TASK ITEM:
Using the data beneath, show every line that includes the word "United".

SOURCE DATA:

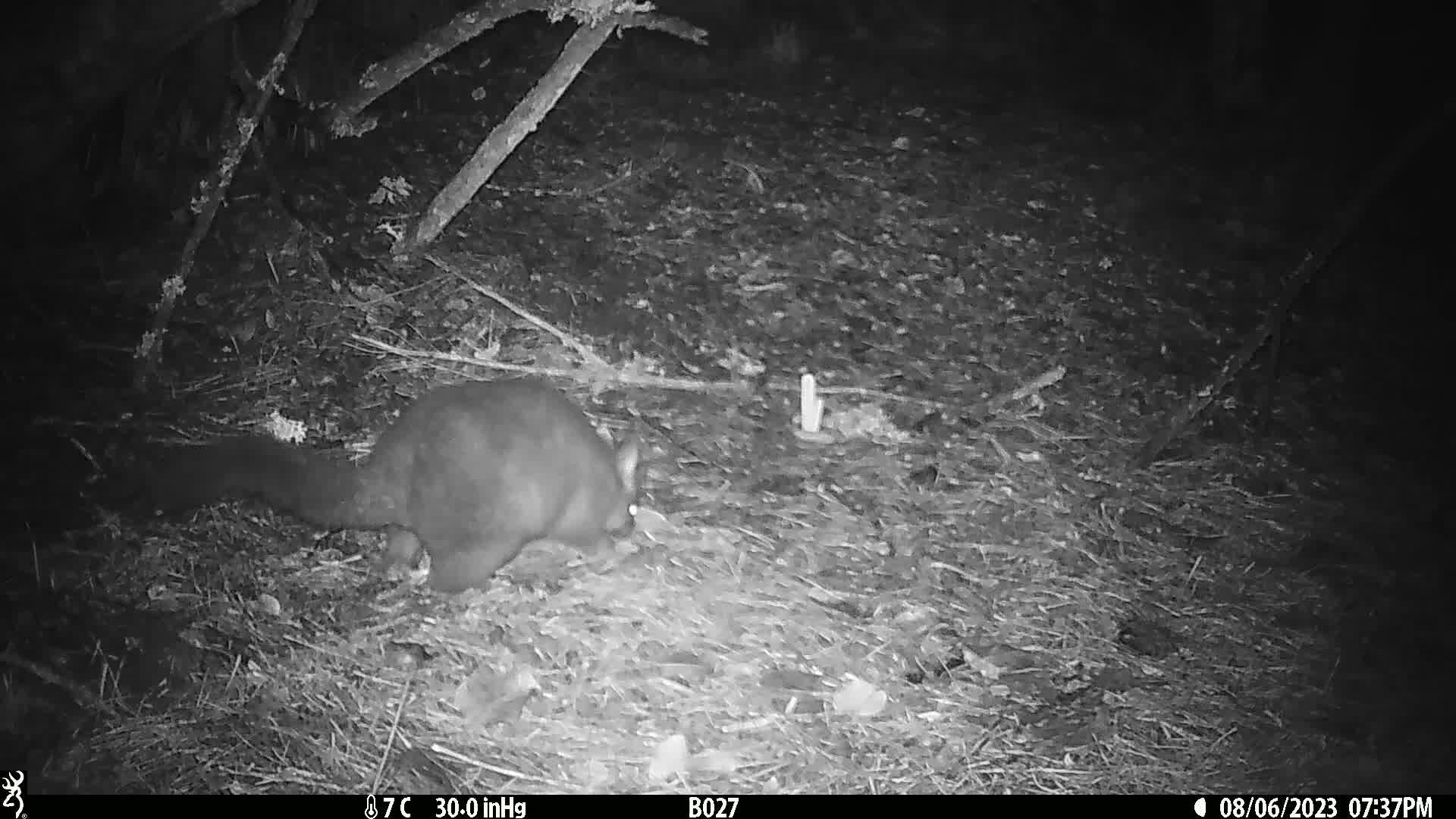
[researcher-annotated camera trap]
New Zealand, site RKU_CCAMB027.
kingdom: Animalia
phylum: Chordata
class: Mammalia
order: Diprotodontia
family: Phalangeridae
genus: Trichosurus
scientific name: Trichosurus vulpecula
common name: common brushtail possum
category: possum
--
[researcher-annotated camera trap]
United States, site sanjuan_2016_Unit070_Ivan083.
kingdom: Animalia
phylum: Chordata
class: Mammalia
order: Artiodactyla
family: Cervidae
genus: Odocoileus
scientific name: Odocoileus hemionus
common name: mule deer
* * *
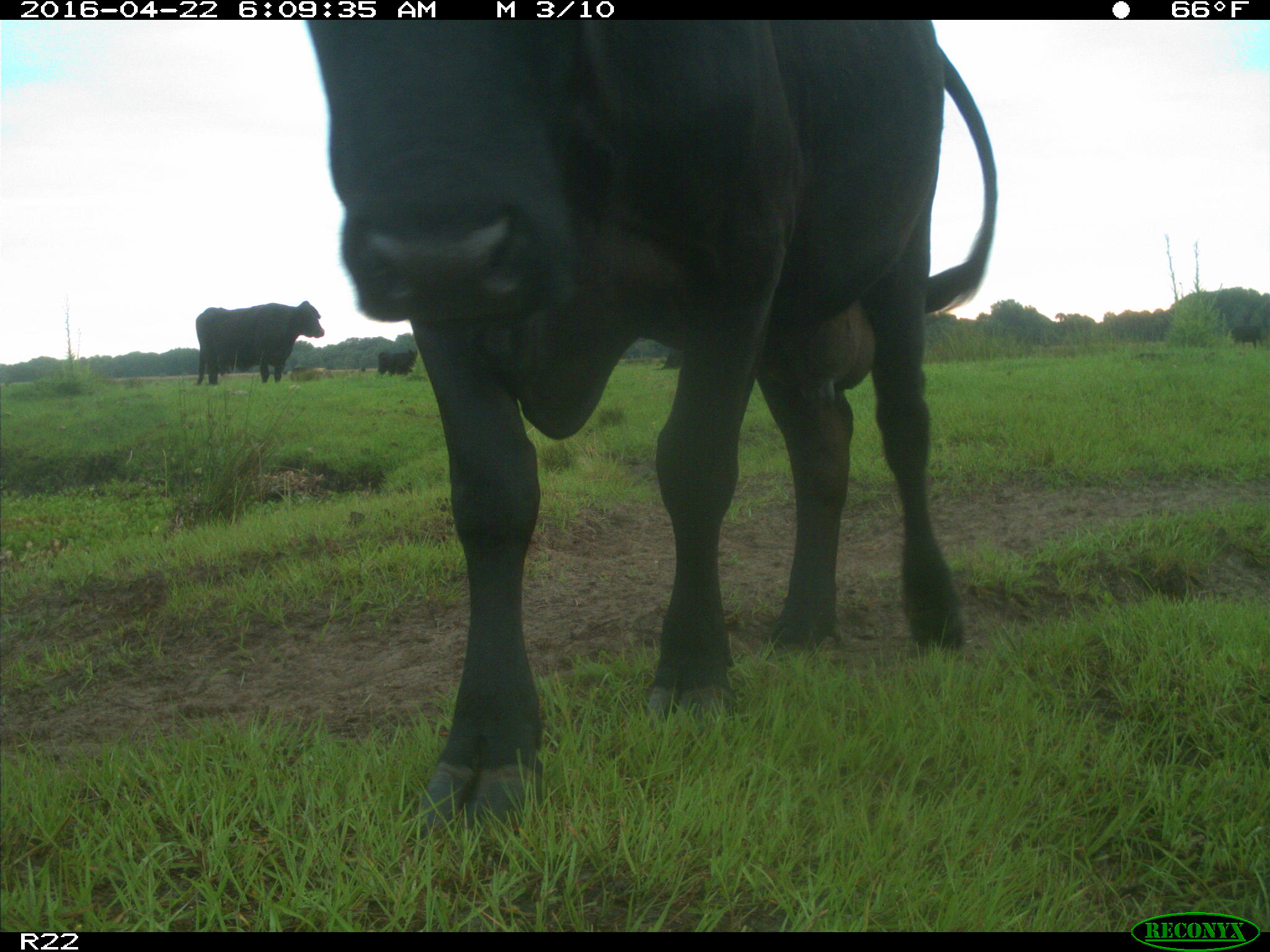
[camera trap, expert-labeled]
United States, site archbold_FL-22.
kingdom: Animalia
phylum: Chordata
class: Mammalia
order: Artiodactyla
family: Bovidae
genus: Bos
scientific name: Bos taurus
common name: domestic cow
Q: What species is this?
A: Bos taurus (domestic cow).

EXPECTED ANSWER:
United States, site sanjuan_2016_Unit070_Ivan083.
United States, site archbold_FL-22.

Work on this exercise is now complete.